Книги

Пионеры Русской Америки

22
18
20
22
24
26
28
30

Была ли история взаимоотношений Завалишина и Марии Хосе похожа на роман Резанова и Кончиты? Параллель напрашивается сама собой: прагматичный подход дипломата Резанова во взаимоотношениях с испанцами — и калифорнийский проект Завалишина; помолвка и скорый отъезд Резанова на родину — и внезапный вызов Завалишина в Петербург; ожидание юной Кончитой возвращения жениха — и письмо Марии Хосе; скоропостижная кончина Резанова — и 20 лет каторги, по сути, гражданская смерть Завалишина. Оба — и дипломат, и моряк — подчеркивали, что действовали в Америке исключительно в интересах России. Действительно, польза от их действий была. Но были, наверное, и чувства — в этом Резанов признался в предсмертном послании. Завалишин, видимо, тоже руководствовался не одними государственными интересами, когда горячо доказывал сначала императору Александру I, а затем его преемнику Николаю I острую необходимость для себя вернуться в Калифорнию.

Пресидио

Кроме католических миссий Завалишин побывал в пресидио, которые называл «президиями» — хотя они и охранялись военными, но «ни в каком случае… не заслуживали названия крепостей, как иные неправильно их иногда называли». Проживало в каждом пресидио около пятисот индейцев — меньше, чем в миссиях, и разбросаны они были по всей Калифорнии, порой расстояние между ними составляло до 90 верст.

Всего он называет четыре пресидио: самая северная — Сан-Франциско на берегу одноименного залива, «самая важная в политическом и торговом отношении», поскольку ее посещают все иностранные суда, к югу от нее — Монтерей, где находилось управление всей Испанской Калифорнией и проживал президент, Санта-Барбара и Сан-Диего. Пресидио Сан-Франциско он описал довольно подробно: «Большое, четырехугольное, одноэтажное, из необожженного кирпича здание, которого наружная сторона была глухая и поэтому и должна была заменять вал или крепостную стену и составлять главную защиту против нападения диких. Внутри, кругом всего здания, шла галерея или навес, служивший для сообщения всех помещений. Перед единственными воротами стояли внутри две пушки; в Сан-Франциско имелся особый начальник этой артиллерии, он же начальствовал и батареей, построенною на мысу, при входе в залив, под выстрелами которой и должны были проходить суда». В случае нападения «диких» население окрестных деревень и миссий укрывалось в крепости, на обширный внутренний двор сгоняли скот и свозили имущество.

### ПЕРЕЧЕНЬ ДАННЫХ:
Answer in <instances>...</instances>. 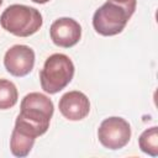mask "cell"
<instances>
[{
    "instance_id": "obj_1",
    "label": "cell",
    "mask_w": 158,
    "mask_h": 158,
    "mask_svg": "<svg viewBox=\"0 0 158 158\" xmlns=\"http://www.w3.org/2000/svg\"><path fill=\"white\" fill-rule=\"evenodd\" d=\"M54 112L52 100L41 93L25 95L20 105V114L15 121V130L37 138L47 132Z\"/></svg>"
},
{
    "instance_id": "obj_2",
    "label": "cell",
    "mask_w": 158,
    "mask_h": 158,
    "mask_svg": "<svg viewBox=\"0 0 158 158\" xmlns=\"http://www.w3.org/2000/svg\"><path fill=\"white\" fill-rule=\"evenodd\" d=\"M43 23L41 12L31 6L14 4L7 6L1 16V27L17 37H30L35 35Z\"/></svg>"
},
{
    "instance_id": "obj_3",
    "label": "cell",
    "mask_w": 158,
    "mask_h": 158,
    "mask_svg": "<svg viewBox=\"0 0 158 158\" xmlns=\"http://www.w3.org/2000/svg\"><path fill=\"white\" fill-rule=\"evenodd\" d=\"M74 77V64L63 53L49 56L40 72L41 88L47 94H57L63 90Z\"/></svg>"
},
{
    "instance_id": "obj_4",
    "label": "cell",
    "mask_w": 158,
    "mask_h": 158,
    "mask_svg": "<svg viewBox=\"0 0 158 158\" xmlns=\"http://www.w3.org/2000/svg\"><path fill=\"white\" fill-rule=\"evenodd\" d=\"M133 12V10L121 4L107 0L94 12L93 27L101 36L118 35L126 27Z\"/></svg>"
},
{
    "instance_id": "obj_5",
    "label": "cell",
    "mask_w": 158,
    "mask_h": 158,
    "mask_svg": "<svg viewBox=\"0 0 158 158\" xmlns=\"http://www.w3.org/2000/svg\"><path fill=\"white\" fill-rule=\"evenodd\" d=\"M98 138L99 142L107 149H121L131 139V126L122 117H107L98 128Z\"/></svg>"
},
{
    "instance_id": "obj_6",
    "label": "cell",
    "mask_w": 158,
    "mask_h": 158,
    "mask_svg": "<svg viewBox=\"0 0 158 158\" xmlns=\"http://www.w3.org/2000/svg\"><path fill=\"white\" fill-rule=\"evenodd\" d=\"M5 69L14 77H26L35 65V52L26 44H15L10 47L4 56Z\"/></svg>"
},
{
    "instance_id": "obj_7",
    "label": "cell",
    "mask_w": 158,
    "mask_h": 158,
    "mask_svg": "<svg viewBox=\"0 0 158 158\" xmlns=\"http://www.w3.org/2000/svg\"><path fill=\"white\" fill-rule=\"evenodd\" d=\"M49 35L56 46L70 48L80 41L81 26L72 17H59L51 25Z\"/></svg>"
},
{
    "instance_id": "obj_8",
    "label": "cell",
    "mask_w": 158,
    "mask_h": 158,
    "mask_svg": "<svg viewBox=\"0 0 158 158\" xmlns=\"http://www.w3.org/2000/svg\"><path fill=\"white\" fill-rule=\"evenodd\" d=\"M60 114L69 121H80L90 112V101L88 96L78 90L65 93L58 102Z\"/></svg>"
},
{
    "instance_id": "obj_9",
    "label": "cell",
    "mask_w": 158,
    "mask_h": 158,
    "mask_svg": "<svg viewBox=\"0 0 158 158\" xmlns=\"http://www.w3.org/2000/svg\"><path fill=\"white\" fill-rule=\"evenodd\" d=\"M36 138L30 137L25 133L19 132L17 130H12L11 138H10V151L15 157H26L30 154Z\"/></svg>"
},
{
    "instance_id": "obj_10",
    "label": "cell",
    "mask_w": 158,
    "mask_h": 158,
    "mask_svg": "<svg viewBox=\"0 0 158 158\" xmlns=\"http://www.w3.org/2000/svg\"><path fill=\"white\" fill-rule=\"evenodd\" d=\"M138 146L143 153L151 157H157L158 156V127L153 126L151 128L144 130L138 138Z\"/></svg>"
},
{
    "instance_id": "obj_11",
    "label": "cell",
    "mask_w": 158,
    "mask_h": 158,
    "mask_svg": "<svg viewBox=\"0 0 158 158\" xmlns=\"http://www.w3.org/2000/svg\"><path fill=\"white\" fill-rule=\"evenodd\" d=\"M17 100L19 91L16 85L7 79H0V110H9L14 107Z\"/></svg>"
},
{
    "instance_id": "obj_12",
    "label": "cell",
    "mask_w": 158,
    "mask_h": 158,
    "mask_svg": "<svg viewBox=\"0 0 158 158\" xmlns=\"http://www.w3.org/2000/svg\"><path fill=\"white\" fill-rule=\"evenodd\" d=\"M111 1H115L117 4H121V5L128 7V9L133 10V11L136 10V5H137V0H111Z\"/></svg>"
},
{
    "instance_id": "obj_13",
    "label": "cell",
    "mask_w": 158,
    "mask_h": 158,
    "mask_svg": "<svg viewBox=\"0 0 158 158\" xmlns=\"http://www.w3.org/2000/svg\"><path fill=\"white\" fill-rule=\"evenodd\" d=\"M31 1H33V2H36V4H46V2H48L49 0H31Z\"/></svg>"
},
{
    "instance_id": "obj_14",
    "label": "cell",
    "mask_w": 158,
    "mask_h": 158,
    "mask_svg": "<svg viewBox=\"0 0 158 158\" xmlns=\"http://www.w3.org/2000/svg\"><path fill=\"white\" fill-rule=\"evenodd\" d=\"M1 4H2V0H0V6H1Z\"/></svg>"
}]
</instances>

### ЗАДАНИЯ:
(1) Процитируйте статью о Завалишине дословно, начиная со слов «Кроме католических миссий» и до слов «до 90 верст.» включительно.
(2) Напишите продолжение статьи о Завалишине, начав сразу после ее последнего предложения.
Строки никак не связаны со статьей о Завалишине.

### ОТВЕТЫ ПО ЗАДАНИЯМ:
(1)
Кроме католических миссий Завалишин побывал в пресидио, которые называл «президиями» — хотя они и охранялись военными, но «ни в каком случае… не заслуживали названия крепостей, как иные неправильно их иногда называли». Проживало в каждом пресидио около пятисот индейцев — меньше, чем в миссиях, и разбросаны они были по всей Калифорнии, порой расстояние между ними составляло до 90 верст.

(2)
По мере уменьшения опасности нападения в глухих стенах стали появляться проходы, с внешней стороны лепились пристройки — кладовые, пекарни, склады, сараи. Так что в 1824 году, когда там был Завалишин, «президия Сан-Франциско представляла [собой] уже довольно безобразную груду полуразрушенных жилых помещений». В одной из таких пристроек, приспособленных под пекарню, команды русских кораблей пекли для себя хлеб и сушили сухари на обратную дорогу.

Жилые помещения испанцев комфортом не отличались: каменные или земляные полы, окна без стекол, закрывавшиеся жалюзи. В холода комнаты согревали углями в горшках или жаровнях. Завалишину как ревизору экспедиции отвели в пресидио комнату, но жить в таком неприспособленном помещении было не очень удобно, и по приказу командира мастеровые настелили привычные для русского человека деревянные полы, застеклили окна, привезли с фрегата запасной медный камин. И вот к Завалишину стали приходить сначала офицеры в свободное от службы время, затем — из любопытства — дамы; в конце концов, его жилище стало местом встреч и свиданий. Женщины приносили с собой рукоделие, читали, беседовали с офицерами; в комнатах стало так людно, особенно в праздники, что мичману было уже не до работы.

Праздники отмечали часто, порой по два раза — и не только потому, что испанцы жили по григорианскому календарю, а русские по юлианскому. Испанцы пришли в Америку с востока, русские — с запада, и разница во времяисчислении составляла целые сутки. Так что любители веселиться праздновали каждое воскресенье два дня подряд.

Испанцы очень любили являться на праздники и балы, и рачительный Завалишин дал этому простое объяснение: «Всегда была наша музыка, наши вина и десерт, наша посуда, прислуга и повар; испанцы же доставляли только помещение и простую провизию, которая там ни-по-чем, и приглашали дамское общество». Но для планов Завалишина хорошие отношения с местным населением были залогом успеха: «Это было… не последнею причиной, почему они благосклонно отнеслись к моим проектам насчет устройства будущей Калифорнии».

Кроме миссий и пресидио были в Калифорнии еще алдеи — «просто ничтожные деревни, хотя и носившие иногда пышные названия городов, как, например, Лос-Анжелес (нынешний мегаполис Лос-Анджелес. — Н. П.), Сан-Хозе». В этих деревнях, состоявших из двух десятков домов, селились отставные солдаты. Испании было невыгодно привозить из Европы пополнение военных, поэтому правительство всячески поощряло отставников обзаводиться домами, семьями, чтобы набирать солдат уже из рожденных в Америке. Военная служба, заметил Завалишин, была там не сильно обременительна, а жалованье — вполне приличное для Америки: даже рядовой получал в год от 140 до 160 пиастров (песо), что составляло от 180 до 210 рублей серебром. Для сравнения: мичманы за кругосветный поход получали по 600 рублей в год.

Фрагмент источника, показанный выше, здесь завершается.